Tropical rainforest loss eases after record year, but still ‘11 football fields a minute’
4.3 million hectares lost in 2025 despite major drop from record year
Tropical primary rainforest destruction slowed significantly in 2025, with 4.3 million hectares lost—a 36% drop from the record 6.7 million hectares lost in 2024, according to researchers from the World Resources Institute (WRI) and the University of Maryland. That still amounts to 11 football fields of forest cleared every minute. Elizabeth Goldman, co-director of WRI's Global Forest Watch platform, called the reduction "encouraging" and a sign of what "decisive government action can achieve."
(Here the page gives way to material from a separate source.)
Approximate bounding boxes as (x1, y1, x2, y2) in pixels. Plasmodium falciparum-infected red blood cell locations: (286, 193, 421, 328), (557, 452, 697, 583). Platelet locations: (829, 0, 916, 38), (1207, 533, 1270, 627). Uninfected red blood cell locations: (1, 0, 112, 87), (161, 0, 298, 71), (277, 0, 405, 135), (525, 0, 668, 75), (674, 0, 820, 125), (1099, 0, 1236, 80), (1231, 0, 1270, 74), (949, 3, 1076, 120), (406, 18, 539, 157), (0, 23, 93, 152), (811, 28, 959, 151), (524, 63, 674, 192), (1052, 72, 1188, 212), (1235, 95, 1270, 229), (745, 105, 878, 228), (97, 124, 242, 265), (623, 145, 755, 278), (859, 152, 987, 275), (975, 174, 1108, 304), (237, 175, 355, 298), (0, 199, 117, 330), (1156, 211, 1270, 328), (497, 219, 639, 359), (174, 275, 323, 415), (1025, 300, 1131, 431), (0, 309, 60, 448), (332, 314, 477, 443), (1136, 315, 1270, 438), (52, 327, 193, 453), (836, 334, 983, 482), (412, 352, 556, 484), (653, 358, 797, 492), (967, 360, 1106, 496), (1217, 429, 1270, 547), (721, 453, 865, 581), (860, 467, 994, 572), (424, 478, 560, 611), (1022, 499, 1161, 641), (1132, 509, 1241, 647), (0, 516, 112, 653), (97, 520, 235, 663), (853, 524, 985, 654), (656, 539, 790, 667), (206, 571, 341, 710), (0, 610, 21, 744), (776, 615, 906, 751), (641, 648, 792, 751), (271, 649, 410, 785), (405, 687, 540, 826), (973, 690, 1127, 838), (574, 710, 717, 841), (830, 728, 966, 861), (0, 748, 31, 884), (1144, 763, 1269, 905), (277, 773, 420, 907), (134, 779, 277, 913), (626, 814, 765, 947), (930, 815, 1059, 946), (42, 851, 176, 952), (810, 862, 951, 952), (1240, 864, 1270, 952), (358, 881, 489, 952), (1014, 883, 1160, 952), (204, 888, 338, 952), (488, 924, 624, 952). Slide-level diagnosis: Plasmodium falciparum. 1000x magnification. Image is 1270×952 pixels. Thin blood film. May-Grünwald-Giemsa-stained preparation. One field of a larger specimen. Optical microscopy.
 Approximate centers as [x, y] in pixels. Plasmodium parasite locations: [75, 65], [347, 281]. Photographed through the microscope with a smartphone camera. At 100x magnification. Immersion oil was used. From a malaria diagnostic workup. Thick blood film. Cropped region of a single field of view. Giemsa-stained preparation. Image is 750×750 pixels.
However, researchers caution that part of the decline reflects a lull after an extreme fire year in 2024. Fires fueled by climate change have become a "dangerous new normal" that could reverse recent gains from anti-deforestation policies. The warming El Niño weather pattern is expected to return in mid-2026, potentially pushing global temperatures higher and increasing risks of heatwaves, droughts, and wildfires—threatening to undo progress.
- 4.3 million hectares of tropical primary rainforest lost in 2025, down 36% from 2024's record
- Rate still equals 11 football fields of forest cleared per minute
- Climate change-driven fires and returning El Niño threaten to reverse gains
Why It Matters
Progress is fragile—climate-driven fires could erase gains, making sustained policy action critical.